Q. Since it is resin do I have to wash it?
A. Not all of the model have mold release on them, or enough to matter. Rule of thumb is if there is a shiny spot, wash it. (answer changed 30 May 11) 

Q. What about the imperfections?
A. Like typical resin you are still going to have some mess ups. There will be small air bubbles at times and mold lines that will need to be removed. Unlike the old pewter models, you will not need a file set to remove them properly. * if you have a set of models that are extremely bad, call GW customer service for your country and let them know, it has been reported that there are some really bad models out there.*

Q. Can they be heated to straighten them out?
A. Yes, hot water or a hair dryer can be used to straighten them out (a word of warning, the coolest temperature that you can bend is the best. Some people advise against hair dryers, some folks, like myself have used boiling water to best stuff back, in general start with warm and then move to hot tap water, only use stuff like hair dryers when you absolutely can not get the model to water).

######

• _Exercise instructions_
1. Copy every line of the resin model FAQ that begins with "Q."
2. Rewrite part of the resin model FAQ with "pewter" replaced by "metal". Start at the words "A. Like typical" and stop after "straighten them out?".
The material after the text is not needed here.

Records of scene-based questions:
######

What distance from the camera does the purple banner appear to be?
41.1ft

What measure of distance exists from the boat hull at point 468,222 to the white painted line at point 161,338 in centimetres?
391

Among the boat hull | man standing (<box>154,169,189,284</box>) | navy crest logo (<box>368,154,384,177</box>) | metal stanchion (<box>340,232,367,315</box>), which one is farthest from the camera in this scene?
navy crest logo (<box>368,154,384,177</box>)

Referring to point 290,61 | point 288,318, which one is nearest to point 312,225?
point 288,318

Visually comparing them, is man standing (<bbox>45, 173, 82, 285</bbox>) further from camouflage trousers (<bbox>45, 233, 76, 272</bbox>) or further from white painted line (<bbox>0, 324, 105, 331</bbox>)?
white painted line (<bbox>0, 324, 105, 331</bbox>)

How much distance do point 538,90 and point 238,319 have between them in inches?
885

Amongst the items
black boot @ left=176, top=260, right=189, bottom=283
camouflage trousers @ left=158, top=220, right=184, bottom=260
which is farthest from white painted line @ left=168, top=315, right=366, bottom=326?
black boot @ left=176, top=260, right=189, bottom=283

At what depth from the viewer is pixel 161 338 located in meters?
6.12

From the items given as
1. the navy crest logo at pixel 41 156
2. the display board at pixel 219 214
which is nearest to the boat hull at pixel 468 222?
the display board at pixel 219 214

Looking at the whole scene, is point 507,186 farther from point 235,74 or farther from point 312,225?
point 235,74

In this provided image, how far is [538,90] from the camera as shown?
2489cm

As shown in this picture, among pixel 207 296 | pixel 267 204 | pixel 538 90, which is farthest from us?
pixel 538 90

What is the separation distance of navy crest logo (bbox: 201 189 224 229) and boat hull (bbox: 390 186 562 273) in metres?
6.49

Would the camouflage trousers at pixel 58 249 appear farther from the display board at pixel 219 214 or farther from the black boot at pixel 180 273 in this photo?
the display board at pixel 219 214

######

• _Solutions below_
1.
Q. Since it is resin do I have to wash it?
Q. What about the imperfections?
Q. Can they be heated to straighten them out?

2.
A. Like typical resin you are still going to have some mess ups. There will be small air bubbles at times and mold lines that will need to be removed. Unlike the old metal models, you will not need a file set to remove them properly. * if you have a set of models that are extremely bad, call GW customer service for your country and let them know, it has been reported that there are some really bad models out there.*

Q. Can they be heated to straighten them out?